There’s a purity to the first game. Tears is a game about building and complexity. Breath is a game about survival and wandering. It’s quieter. It’s less cluttered. Sometimes you don't want to build a hoverbike; you just want to ride a horse through a rainstorm and listen to the hooves on the dirt.
The sense of scale in the original game still feels massive. Even without the sky islands or the depths, the Great Plateau remains one of the best-designed tutorials in gaming history. It teaches you every mechanic—climbing, swimming, combat, runes—without a single intrusive pop-up menu.
How to Get the Most Out of a Replay
If you're jumping back in for the third or fourth time, stop playing it like an objective-based game. Turn off the HUD. There’s a "Pro" setting in the options that removes everything but your hearts.
- Follow the roads. Seriously. We usually just climb over mountains in a straight line. If you follow the actual paths, you find NPCs, stables, and little environmental details you’d normally skip.

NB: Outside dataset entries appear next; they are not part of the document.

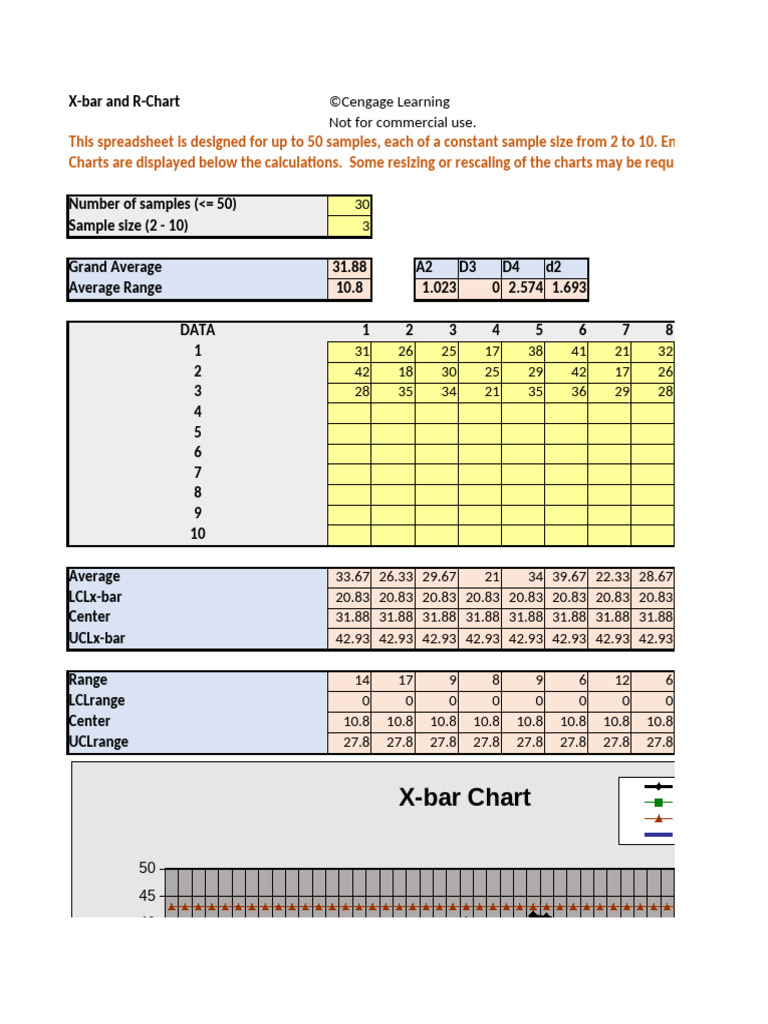 X-bar and R-Chart

©Cengage Learning
Not for commercial use.

This spreadsheet is designed for up to 50 samples, each of a constant sample size from 2 to 10. En
Charts are displayed below the calculations. Some resizing or rescaling of the charts may be requ

| Number of samples (<= 50) | 30 |
|---|---|
| Sample size (2 - 10) | 3 |

| Grand Average | 31.88 |
|---|---|
| Average Range | 10.8 |

| A2 | D3 | D4 | d2 |
|---|---|---|---|
| 1.023 | 0 | 2.574 | 1.693 |

| DATA | 1 | 2 | 3 | 4 | 5 | 6 | 7 | 8 |
|---|---|---|---|---|---|---|---|---|
| 1 | 31 | 26 | 25 | 17 | 38 | 41 | 21 | 32 |
| 2 | 42 | 18 | 30 | 25 | 29 | 42 | 17 | 26 |
| 3 | 28 | 35 | 34 | 21 | 35 | 36 | 29 | 28 |
| 4 | | | | | | | | |
| 5 | | | | | | | | |
| 6 | | | | | | | | |
| 7 | | | | | | | | |
| 8 | | | | | | | | |
| 9 | | | | | | | | |
| 10 | | | | | | | | |

| Average | 33.67 | 26.33 | 29.67 | 21 | 34 | 39.67 | 22.33 | 28.67 |
|---|---|---|---|---|---|---|---|---|
| LCLx-bar | 20.83 | 20.83 | 20.83 | 20.83 | 20.83 | 20.83 | 20.83 | 20.83 |
| Center | 31.88 | 31.88 | 31.88 | 31.88 | 31.88 | 31.88 | 31.88 | 31.88 |
| UCLx-bar | 42.93 | 42.93 | 42.93 | 42.93 | 42.93 | 42.93 | 42.93 | 42.93 |

| Range | 14 | 17 | 9 | 8 | 9 | 6 | 12 | 6 |
|---|---|---|---|---|---|---|---|---|
| LCLrange | 0 | 0 | 0 | 0 | 0 | 0 | 0 | 0 |
| Center | 10.8 | 10.8 | 10.8 | 10.8 | 10.8 | 10.8 | 10.8 | 10.8 |
| UCLrange | 27.8 | 27.8 | 27.8 | 27.8 | 27.8 | 27.8 | 27.8 | 27.8 |

X-bar Chart

50
45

- Don’t fast travel. This changes everything. It makes the world feel huge again. You have to plan your trips. You have to check the weather forecast.
- Master the parry. Most players rely on the "Flurry Rush," but learning to parry Guardian beams back at them or parrying a Lynel’s charge is incredibly satisfying.
- Read the books. Check every table in every ruin. The world-building in the text is top-tier.
The Legend of Zelda: Breath of the Wild isn't just a game you finish. It’s a place you visit. Whether you're hunting for that final 900th Korok seed or just trying to cook the perfect "Mighty Simmered Fruit," there’s a level of craft here that we rarely see. It’s a reminder that games can be more than just "content." They can be experiences that stick with you for a decade.
If you’re looking for your next step in Hyrule, try a "No Map" run. Only use your scope and your sense of direction. You’ll find things you never noticed when you were staring at a mini-map in the corner of the screen. Just grab a torch, find a horse, and start walking. Hyrule is still waiting.